Blog co-author here (PM at Timescale).

We're excited to release pgvectorscale. Our team built this extension to make PostgreSQL a better database for AI and to challenge the notion that PostgreSQL and pgvector are not performant for vector workloads.

pgvectorscale is open-source under the PostgreSQL license and free to use on any PostgreSQL database.

Here are two helpful companion reads to the post linked by OP: A benchmark of how PostgreSQL with pgvector and pgvectorscale performs against Pinecone [1], and a technical deep dive into pgvectorscale's StreamingDiskANN index and Statistical Binary Quantization implementations [2].

Questions and feedback welcome!

[1]: https://www.timescale.com/blog/pgvector-vs-pinecone/ [2]: https://www.timescale.com/blog/how-we-made-postgresql-as-fas...
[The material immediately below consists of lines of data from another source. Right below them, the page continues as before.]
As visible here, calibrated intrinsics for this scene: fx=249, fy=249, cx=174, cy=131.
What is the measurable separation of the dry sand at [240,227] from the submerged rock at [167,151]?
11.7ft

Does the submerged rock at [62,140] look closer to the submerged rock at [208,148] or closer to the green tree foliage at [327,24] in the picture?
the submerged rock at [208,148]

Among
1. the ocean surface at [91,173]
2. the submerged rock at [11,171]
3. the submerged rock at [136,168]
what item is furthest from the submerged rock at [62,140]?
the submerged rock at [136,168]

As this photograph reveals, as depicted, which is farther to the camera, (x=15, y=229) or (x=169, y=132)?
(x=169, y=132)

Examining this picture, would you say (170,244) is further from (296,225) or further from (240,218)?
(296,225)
There is a real art to doing "benchmarks", more correctly called "synthetic benchmarks" since they don't reflect actual usage but are intended for comparisons.

I had tried pgvector 0.6.2 on an OCI free node (2cpu 64GB) and noticed a few things:

- pgvector build environment does NOT use -O3

- cosine indexing with/without -03 was 1h:6h elapsed time (10M 128 x fp64 table)

- memory consumption for indexing is huge, I estimated 2x table size

- you can do parts of tables (maintenance_work_mem=) substituting disk io for memory and this only doubles elapsed time

My general comment would be: prospective users need effective guidance (beyond the great advice already on the pgvector website) about memory, cpu, and disk.

I really like the pgvectorscale possibilities for faster lookups; some great ideas there.


Great comments!

This is exactly where we see ourselves contributing: both making pgvector faster and more efficient through pgvectorscale, and working to make the AI on Postgres developer experience first class.


Super excited about this launch, happy to answer any questions (or jump into our Discord for more)

The pgvectorscale repo is at: https://github.com/timescale/pgvectorscale


Did you guys have to make any considerations at construction time to make exhaustive cycling less of an issue? From what the blog post says it seems that the streaming innovations are mostly at query time but i want to make sure i understand correctly. Thanks and impressive work here!


Really cool!

When should you use pgvector vs pgvector scale?

Is there any discussion about getting this added as a supported AWS RDS extensions?


pgvectorscale only makes pgvector better. The primary developer-facing improvement is the introduction of the StreamingDiskANN index type.

So we would recommend using both from the start. There is no cost (technical or financial) for doing so.

There is discussion about getting this added to AWS RDS (as well as other PostgreSQL providers), but too early to share anything.


Thanks for doing this. I'm a huge pgvector fan and user... After trying a number of different options (Pinecone, ChromaDB, FAISS + memory stores), I felt like pgvector offered the best value and project maturity. Performance was my biggest concern, though much of that was based on blog posts that might be FUD rather than real benchmarks.